▶ _Data extract_
..........

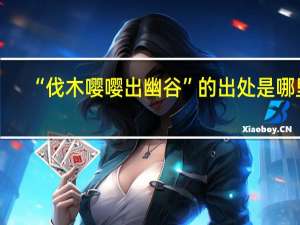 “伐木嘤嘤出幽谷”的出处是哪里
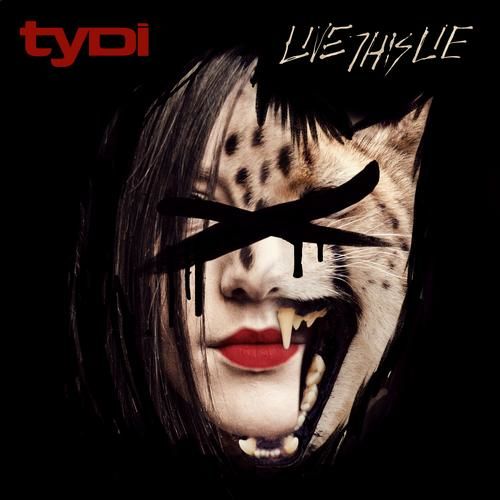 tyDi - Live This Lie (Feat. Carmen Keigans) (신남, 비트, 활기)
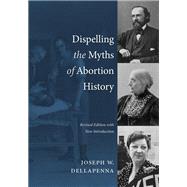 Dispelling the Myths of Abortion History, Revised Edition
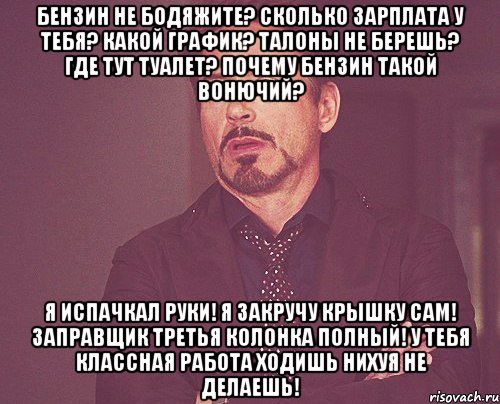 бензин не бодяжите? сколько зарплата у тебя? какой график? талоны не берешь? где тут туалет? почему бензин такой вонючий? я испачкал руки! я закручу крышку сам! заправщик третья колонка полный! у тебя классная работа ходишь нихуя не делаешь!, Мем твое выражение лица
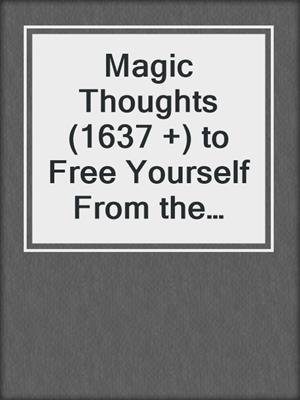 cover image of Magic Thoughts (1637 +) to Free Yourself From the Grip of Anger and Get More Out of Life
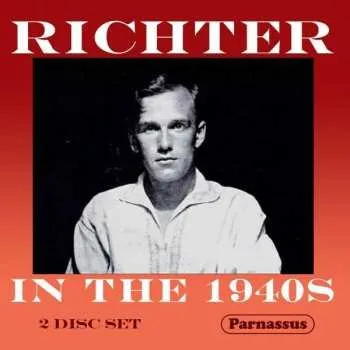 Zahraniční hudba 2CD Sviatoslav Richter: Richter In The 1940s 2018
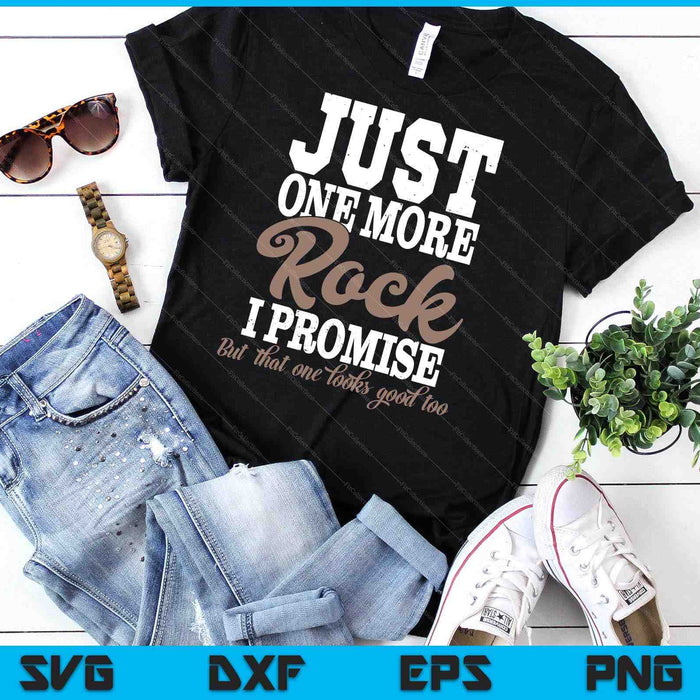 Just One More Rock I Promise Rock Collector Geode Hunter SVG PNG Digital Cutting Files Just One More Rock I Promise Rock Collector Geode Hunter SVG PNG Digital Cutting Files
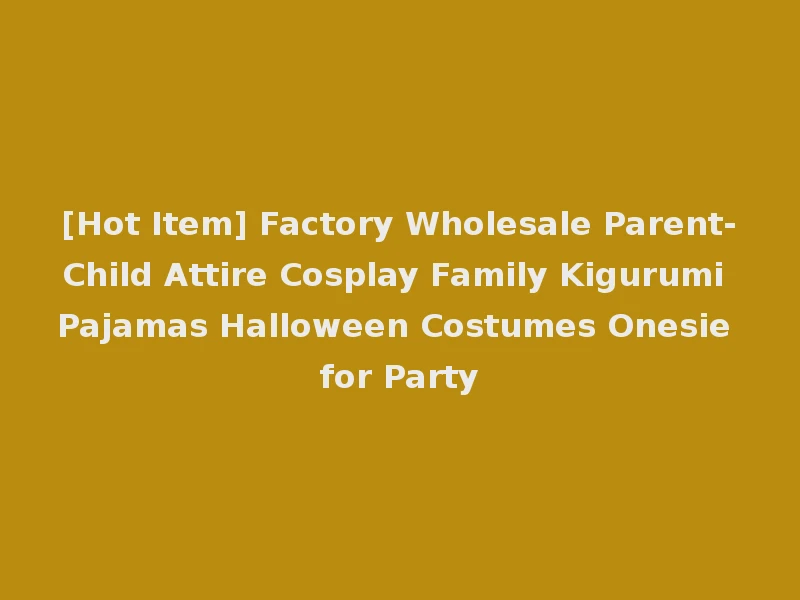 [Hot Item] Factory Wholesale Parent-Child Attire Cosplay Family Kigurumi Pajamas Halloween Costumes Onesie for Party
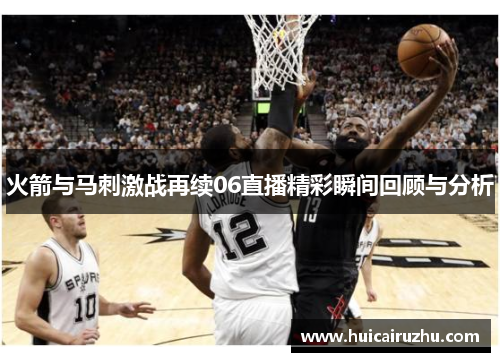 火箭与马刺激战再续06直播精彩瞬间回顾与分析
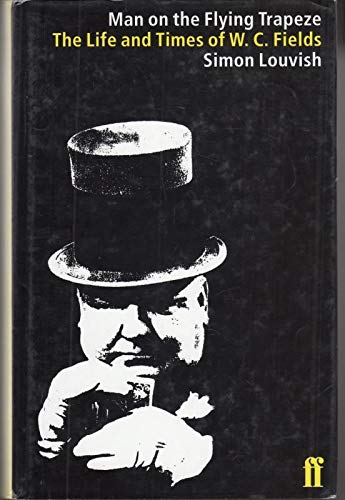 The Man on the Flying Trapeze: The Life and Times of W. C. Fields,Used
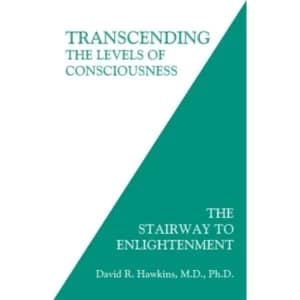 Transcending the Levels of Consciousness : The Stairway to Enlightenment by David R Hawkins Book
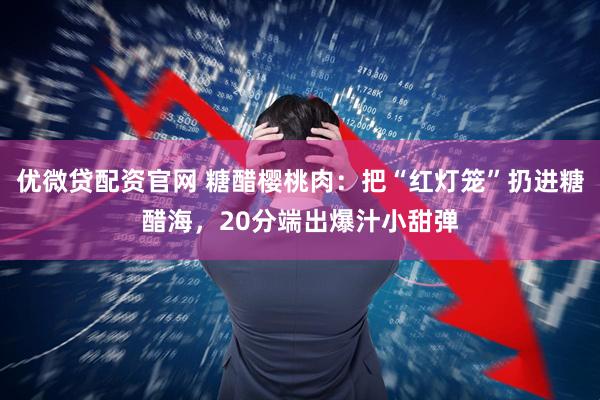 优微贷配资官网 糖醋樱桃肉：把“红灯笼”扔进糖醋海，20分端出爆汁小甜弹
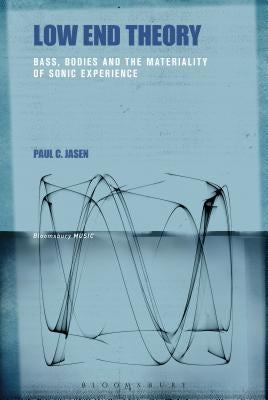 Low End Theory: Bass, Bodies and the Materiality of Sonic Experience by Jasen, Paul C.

..........

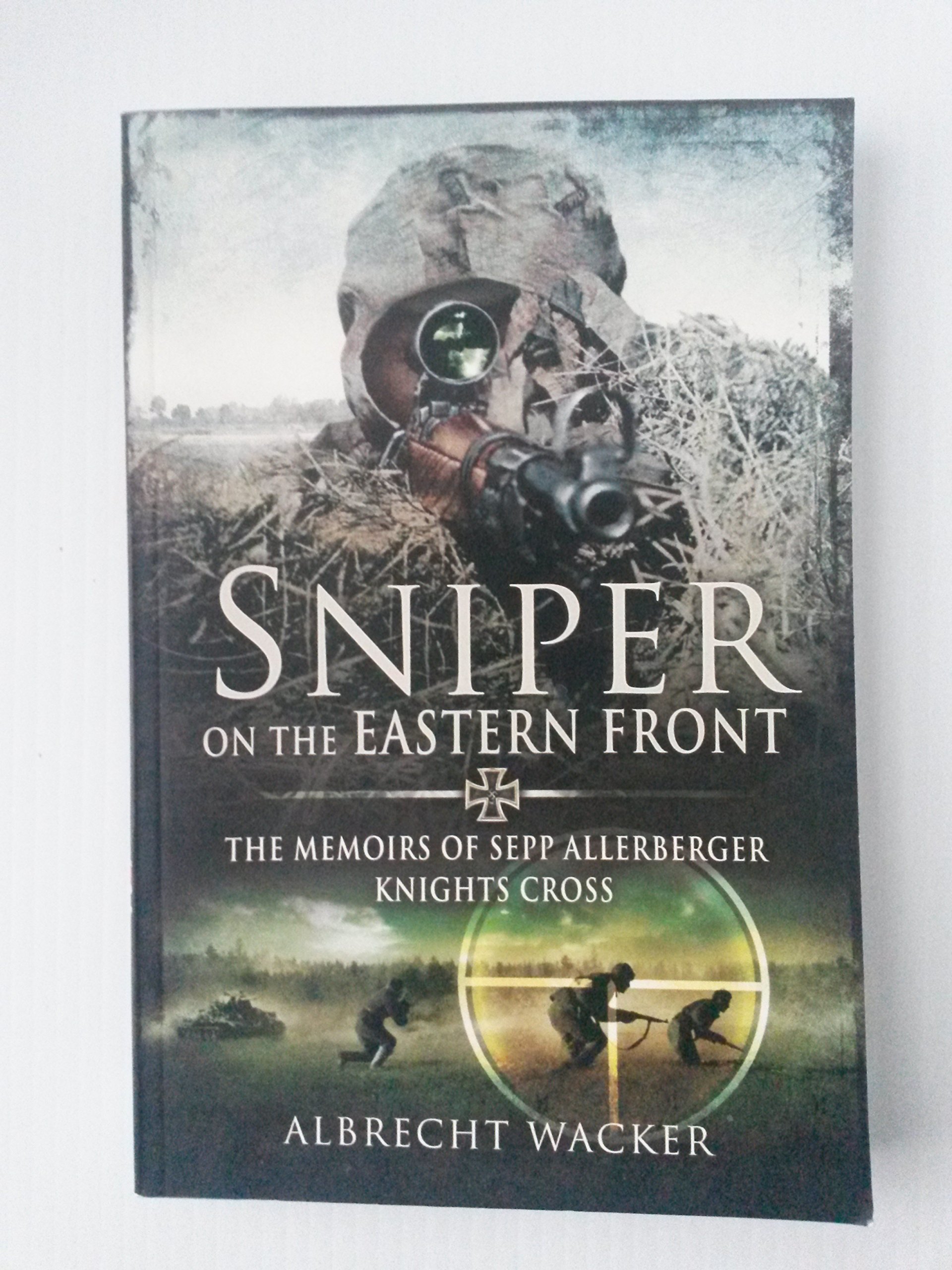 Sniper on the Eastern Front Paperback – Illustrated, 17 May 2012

..........

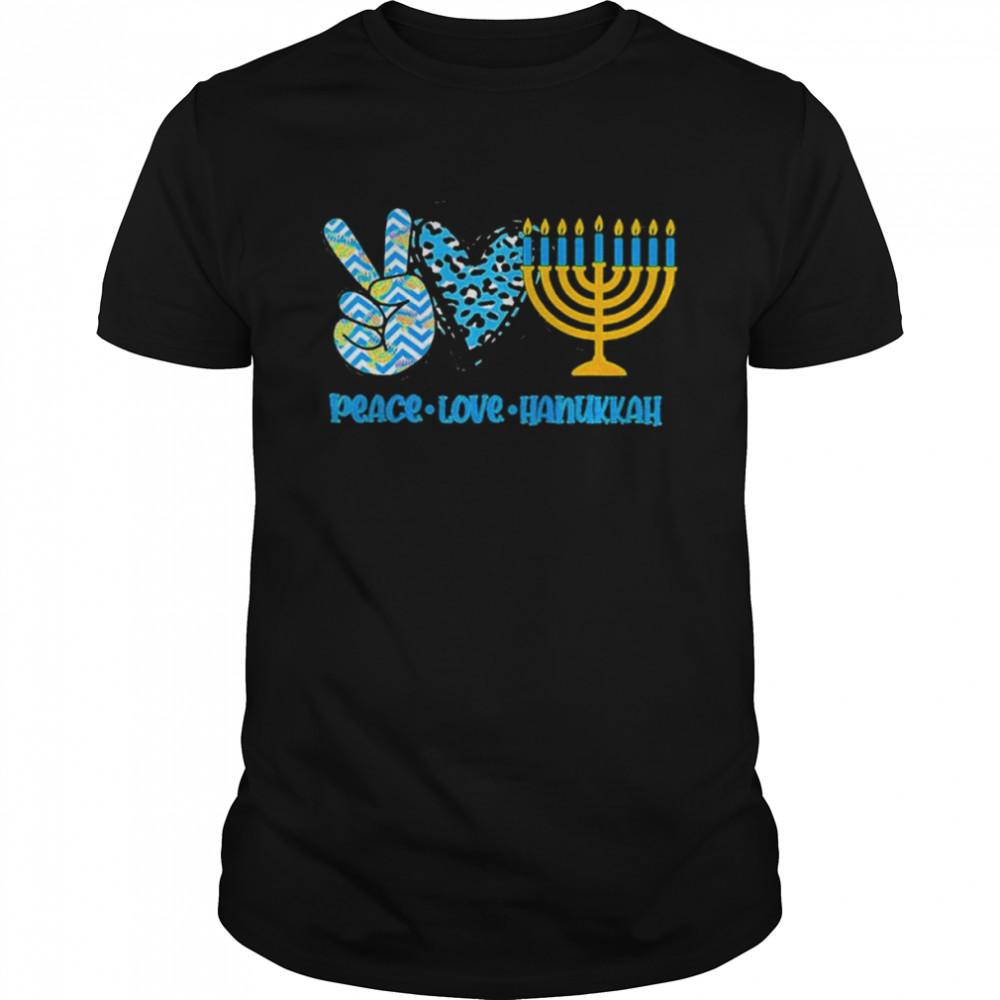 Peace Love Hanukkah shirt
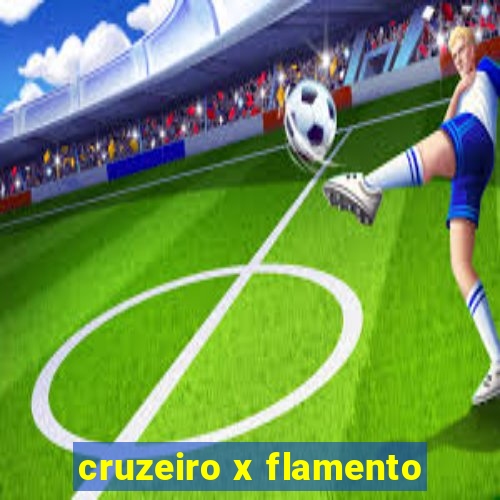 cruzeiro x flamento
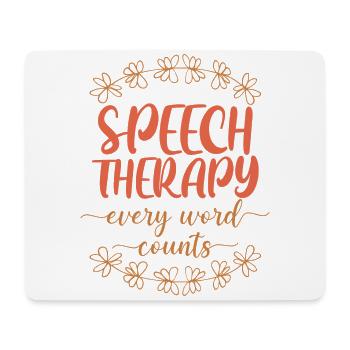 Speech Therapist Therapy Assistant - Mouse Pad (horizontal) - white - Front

..........

▶ _Task_
Quote the items starting with the line that contains "Peace Love Hanukkah shirt" and going on through the line that contains "Speech Therapist Therapy", leaving out the pictures.

▶ _Answer to the problem_
 Peace Love Hanukkah shirt
 cruzeiro x flamento
 Speech Therapist Therapy Assistant - Mouse Pad (horizontal) - white - Front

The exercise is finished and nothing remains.